#### SUPPLIED PASSAGE:
▽
Another Type of Rejection
My really interesting predicament was that I was offered a job yesterday. I was offered a job making twenty eight percent less than I was making at the job I just lost. It would have been a perfect fit. Personalities meshed. What I had to offer was what they needed. It would have been perfect if only I could get them to go a little bit higher. I mean… I can accept that I won’t make as much as I was working outside the city. I can accept that I might not make as much in this shitty economy. But I can’t accept twenty eight percent less. And when they wouldn’t move to where I needed them to move I had to say no. I had to reject a job offer. And that, ladies and gentleman, is not an easy thing to do.
I spent most of yesterday afternoon trying to figure out how I would ask them for money this morning. I wrote to countless friends and former associates to ask for advice. I got mostly the same thoughts all around. I didn’t have anything to lose by trying to haggle them up. I should shoot for something in the middle of what they were offering and what I was looking for.
And so this morning I got up and I showered and got dressed as if I was going to work. I wanted to feel professional for what was a very professional phonecall I had to make. I sat at my computer and I typed up some general guidelines of what I wanted to say and then I picked up the phone and I called the company.
△
#### INFORMATION PROVIDED:
▽
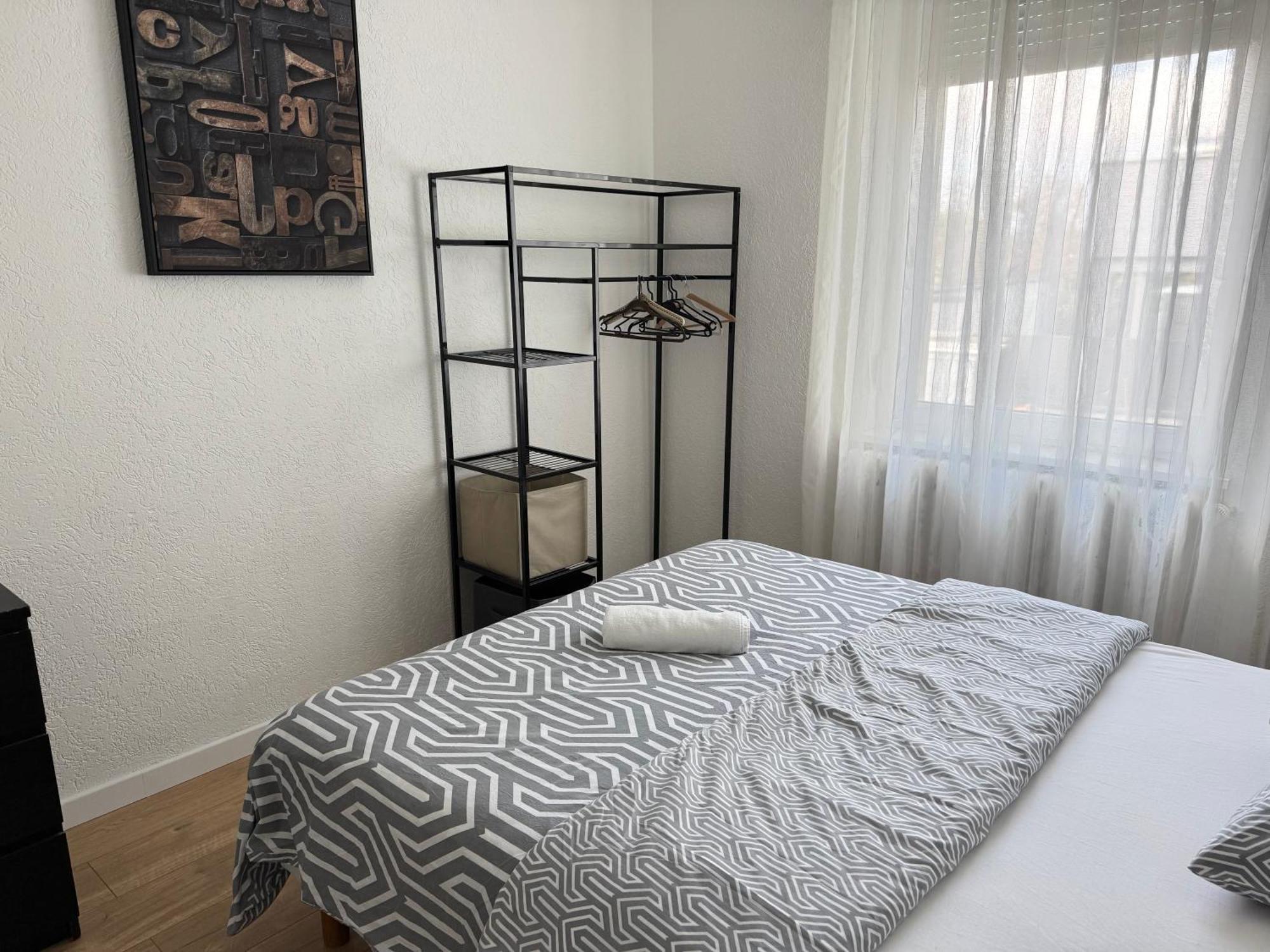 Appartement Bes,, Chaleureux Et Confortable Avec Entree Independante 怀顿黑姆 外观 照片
△
▽
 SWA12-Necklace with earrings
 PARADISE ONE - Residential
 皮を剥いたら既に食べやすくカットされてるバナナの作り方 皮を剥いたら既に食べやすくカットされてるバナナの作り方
△
#### YOUR TASK:
Reproduce the post about turning down a job offer word for word, beginning at the words "I spent most" and stopping after "called the company.". Work only from the post about turning down a job offer.

#### RESULT:
I spent most of yesterday afternoon trying to figure out how I would ask them for money this morning. I wrote to countless friends and former associates to ask for advice. I got mostly the same thoughts all around. I didn’t have anything to lose by trying to haggle them up. I should shoot for something in the middle of what they were offering and what I was looking for.
And so this morning I got up and I showered and got dressed as if I was going to work. I wanted to feel professional for what was a very professional phonecall I had to make. I sat at my computer and I typed up some general guidelines of what I wanted to say and then I picked up the phone and I called the company.